=== Aufgabe 1 ===
Warum hapert es laut dem Textauszug über rumänische Wasserkraft an der Umsetzung der europäischen Vorgaben für Wasserkraftwerke in EU-Flora-Fauna-Habitat-Gebieten? Antworte in ein bis drei Sätzen.
=== Aufgabe 2 ===
Führe den Textauszug über die Kleinwasserkraftwerke in Rumänien nach seinem letzten Satz fort.

══ Textauszug

Studie übt Kritik an der Ökobilanz rumänischer Wasserkraft

Der Ausbau der Wasserkraft läuft der Umwelt zuwider. Forschende stützen diese Meinung von Naturschützern mit einer Studie zu den Kleinwasserkraftwerken in Rumänien. 
Im Zeitraum 1. Januar bis 31. Mai dieses Jahres erzeugten konventionelle Kraftwerke in Rumänien 12,07 Mrd. kWh Strom, erneuerbare Energieanlagen dagegen sorgten für 11,31 Mrd. kWh grünen Strom, allen voran die Stromerzeugung aus kleinen Wasserkraftwerken mit 7,91 Mrd. kWh. Dies zeigen Werte von Entso-E, dem europäischen Dachverband der Netzbetreiber. 

Ein zweischneidiges Schwert, denn: In den letzten Jahren entstanden in Rumänien viele kleine Wasserkraftwerke mit bis zu 10 MW Leistung, wie Forschende unter Leitung des Leibniz-Instituts für Gewässerökologie und Binnenfischer (IGB) in einer aktuellen Studie anführen. Aus den aktuell über 545 Anlagen kommen aber lediglich 3 % der gesamten Energiegewinnung. Ein viel zu geringer Ertrag im Vergleich zu den Auswirkungen auf die Ökologie, monieren die Wissenschaftlerinnen und Wissenschaftler.

Langfristige Auswirkungen von Stauanlagen ausgeblendet

"Zwar gibt ein europäischer Leitfaden grundsätzlich vor, welche Anforderungen Wasserkraftwerke erfüllen müssen, die in EU-Flora-Fauna-Habitat-Gebieten liegen", so Martin Pusch, Co-Autor der Studie am IGB. "Mit der Umsetzung dieser Vorgaben hapert es aber leider, denn kleine Wasserkraftwerke werden oft unwirtschaftlich, wenn sie zur Erfüllung der Umweltauflagen beispielsweise mit funktionierenden Fischpässen ausgestattet werden." Umweltverträglichkeitsprüfungen würden zudem oft die großräumigen und langfristigen Auswirkungen von Stauanlagen ausblenden.

════
══ Datenzeilen

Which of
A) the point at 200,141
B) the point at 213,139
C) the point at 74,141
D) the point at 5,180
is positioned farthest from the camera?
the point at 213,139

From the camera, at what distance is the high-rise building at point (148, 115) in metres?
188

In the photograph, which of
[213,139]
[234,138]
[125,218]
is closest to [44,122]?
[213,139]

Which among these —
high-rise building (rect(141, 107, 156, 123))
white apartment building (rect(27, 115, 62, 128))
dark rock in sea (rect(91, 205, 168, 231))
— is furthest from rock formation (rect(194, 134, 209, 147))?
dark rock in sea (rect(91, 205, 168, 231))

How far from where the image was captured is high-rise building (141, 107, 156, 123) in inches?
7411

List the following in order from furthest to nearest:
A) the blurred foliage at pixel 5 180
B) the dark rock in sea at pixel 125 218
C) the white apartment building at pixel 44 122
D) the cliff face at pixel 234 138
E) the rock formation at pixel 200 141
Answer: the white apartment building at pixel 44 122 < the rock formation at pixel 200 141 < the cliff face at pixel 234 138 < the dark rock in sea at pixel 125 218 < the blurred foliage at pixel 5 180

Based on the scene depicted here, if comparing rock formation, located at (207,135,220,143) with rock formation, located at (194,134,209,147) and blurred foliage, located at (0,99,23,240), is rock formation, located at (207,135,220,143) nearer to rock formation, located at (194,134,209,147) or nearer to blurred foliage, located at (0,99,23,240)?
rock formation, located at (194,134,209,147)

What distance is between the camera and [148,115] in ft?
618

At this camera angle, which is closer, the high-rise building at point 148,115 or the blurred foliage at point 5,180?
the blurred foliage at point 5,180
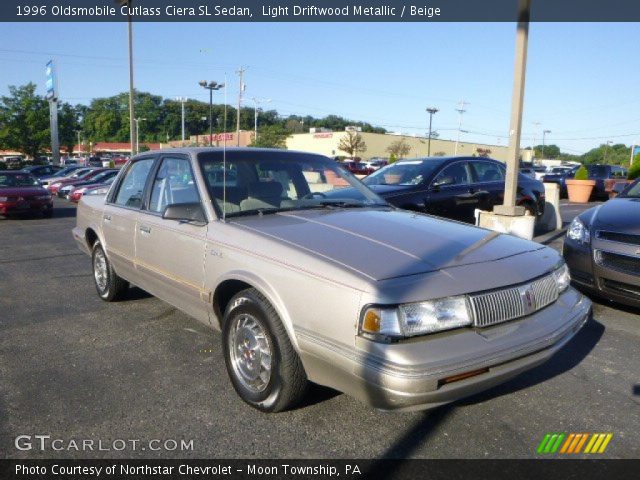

════

=== Lösung 1 ===
Kleine Wasserkraftwerke werden oft unwirtschaftlich, wenn sie zur Erfüllung der Umweltauflagen ausgerüstet werden, etwa mit funktionierenden Fischpässen. Deshalb hapert es an der Umsetzung der Vorgaben.

=== Lösung 2 ===
In ihrer Studie veranschaulichen die Forschenden die geografische Verteilung der Kleinwasserkraftwerke in Rumänien: 49 % sind demnach angesiedelt in EU-Flora-Fauna-Habitat-Gebieten oder anderen Schutzgebieten. 17 % wurden in naturnahen der naturbelassenen Flussabschnitten gebaut, die sich zuvor in einem "guten" oder "sehr guten" ökologischen Zustände gemäß der Europäischen Wasserrahmenrichtlinie befanden und daher nicht beeinträchtigt werden sollten. 

Messungen an Bächen in den Karpaten

Dass genau solch eine Beeinträchtigung allerdings vorliegt, führen die Forschenden in ihrer Untersuchung an: Sowohl flussaufwärts als auch flussabwärts des Staudamms der Wasserkraftwerke gäbe es große Auswirkungen auf die Fischpopulation. Das Forschungsteam verglich hierzu an 32 Monitoring-Stellen in Karpatenbächen die derzeitigen Fischvorkommen der Bachforelle und der geschützten Groppe mit Referenzdaten, die vor dem Kraftwerksbau erhoben worden waren.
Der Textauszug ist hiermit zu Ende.